Agathon and others who knew and loved this man have sustained a great loss.
(Please see http://agathon-sbh.blogspot.com/2008/01/unidentified-american-citizen.html)
My friends know that I've been avoiding The News for months--okay, years. I can't take it. Part of the reason I can't take it is because for every one of these reports of senseless violence and suffering, there is a story like Agathon's to tell about the victims and those left behind.
I'm too close to the continuum; I feel the pain too much to be able to absorb the information. For every "unidentified American," for every singular individual counted among dozens or hundreds or thousands of whatever nationality, there is a group of people who will be forever changed because of the events described so succinctly in AP reports.
The idea--or the gut-wrenching reality-- of that grief chokes me up in public places and I have to turn away to protect myself from horrified scrutiny, and people around me from having to open up to the agonies of grief they might have to feel if they get too close. We have a society to run, people... we can't all fall apart and sob at the relentless media coverage of the atrocities that are taking place down the street or across the ocean. (Though maybe we should. Ponder that for a moment.)
I've always defended my periodic media fasts (which have become a way of life) by saying that if I need to know about it, I'll hear. For example, I heard about the planes flying into the World Trade Center when my best friend called me at six in the morning. I fell right into that news story because my mother was planning to fly standby on her way to Arizona from New York/New Jersey to help me prepare for the birth of my first child. A childhood friend worked in government service in or near Washington, D.C.; the nature of her work begged the assumption that she could be in the Pentagon. The daughter of coworkers/friends/family of choice taught English in a high school RIGHT THERE in the shadow of the two towers (Agathon's wife, interestingly enough). Their other daughter was somewhere else in that city. There were many phone calls made that day and in subsequent days to check on the status of my family, friends, editors who I'd never met in person, and other people of particular significance to me.

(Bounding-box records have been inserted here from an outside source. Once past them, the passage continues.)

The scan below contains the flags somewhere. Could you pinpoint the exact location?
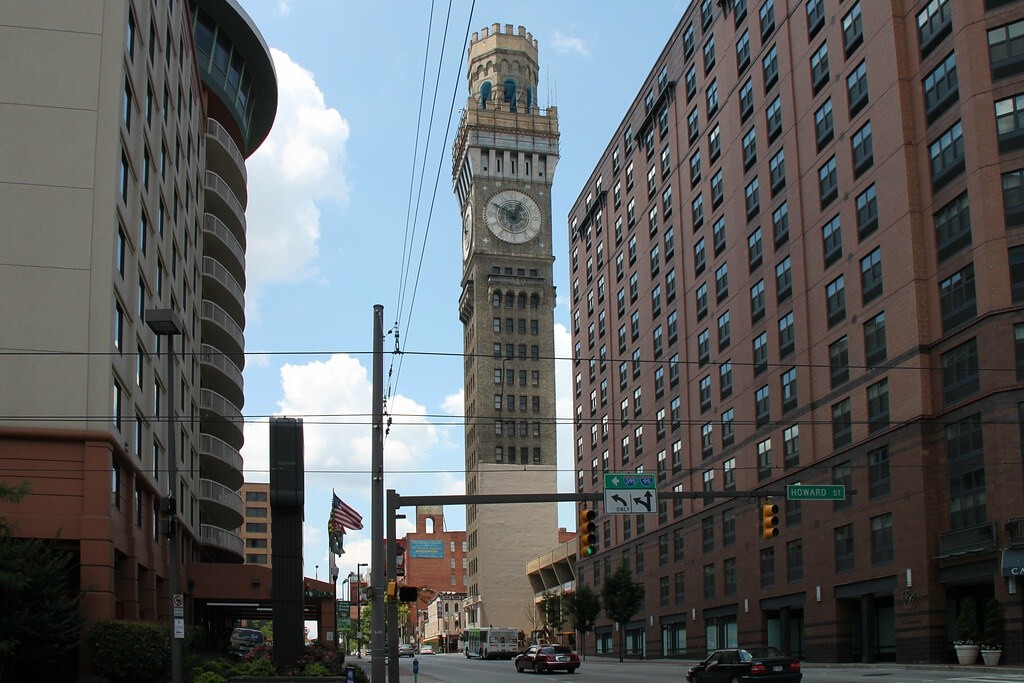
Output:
[333,492,364,530]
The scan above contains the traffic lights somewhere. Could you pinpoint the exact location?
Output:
[400,587,418,601]
[581,509,597,558]
[762,503,780,540]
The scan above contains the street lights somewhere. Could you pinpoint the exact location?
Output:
[358,563,367,658]
[142,309,183,683]
[422,588,446,654]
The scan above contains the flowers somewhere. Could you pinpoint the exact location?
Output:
[952,625,981,645]
[977,639,1002,650]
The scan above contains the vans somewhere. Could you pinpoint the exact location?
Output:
[229,629,266,658]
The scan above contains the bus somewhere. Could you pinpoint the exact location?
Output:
[461,624,518,661]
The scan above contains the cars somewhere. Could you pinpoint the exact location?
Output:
[421,645,433,654]
[515,644,581,673]
[686,647,803,683]
[399,643,415,658]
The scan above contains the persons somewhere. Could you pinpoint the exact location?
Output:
[518,629,526,646]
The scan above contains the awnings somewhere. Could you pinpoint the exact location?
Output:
[1001,548,1024,577]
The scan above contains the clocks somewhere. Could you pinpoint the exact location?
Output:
[462,200,473,263]
[482,188,546,246]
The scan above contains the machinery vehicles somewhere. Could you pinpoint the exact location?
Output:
[518,629,550,650]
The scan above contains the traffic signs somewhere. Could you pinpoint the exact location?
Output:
[787,484,846,499]
[604,474,659,514]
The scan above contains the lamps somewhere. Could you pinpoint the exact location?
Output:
[745,598,749,613]
[650,615,654,627]
[816,586,822,603]
[616,622,619,632]
[691,608,696,621]
[906,568,912,587]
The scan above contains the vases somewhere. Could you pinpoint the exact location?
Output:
[981,650,1003,667]
[954,644,981,665]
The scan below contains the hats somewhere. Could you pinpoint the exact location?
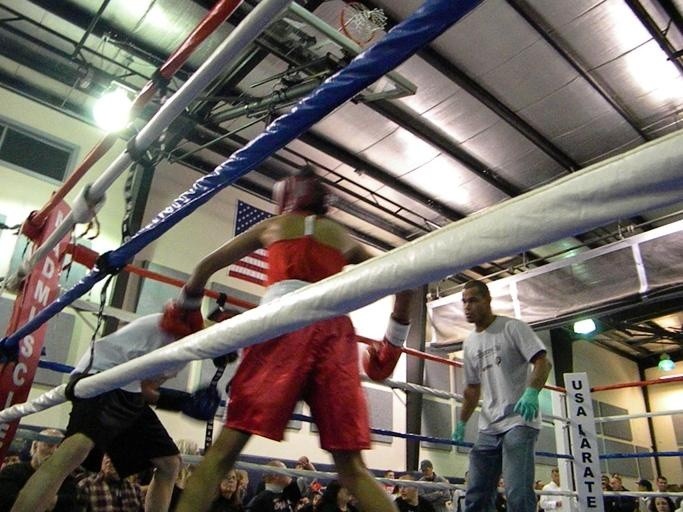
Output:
[420,461,431,470]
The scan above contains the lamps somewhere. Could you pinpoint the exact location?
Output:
[659,341,674,372]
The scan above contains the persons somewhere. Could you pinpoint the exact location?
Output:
[1,428,92,512]
[535,469,578,512]
[449,280,553,512]
[601,472,683,512]
[384,459,508,512]
[160,162,401,511]
[11,313,238,512]
[211,455,364,512]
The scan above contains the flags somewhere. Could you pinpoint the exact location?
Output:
[227,199,276,286]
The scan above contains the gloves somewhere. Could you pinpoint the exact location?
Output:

The story of yet another terrorist attack would normally be enough to make me get up and exit the room if it were broadcast in my presence. And yet, this one must make me pause to listen because of its particular significance to someone who is significant to me. I can cry about this for his sake as well as for the inherent existential angst of the matter. I will break my media fast to follow this story in honor of friendship, even if I never made this particular friend. More's the pity, that, from what I've learned about this Unidentified American.
My condolences, A. I am sorry for your loss.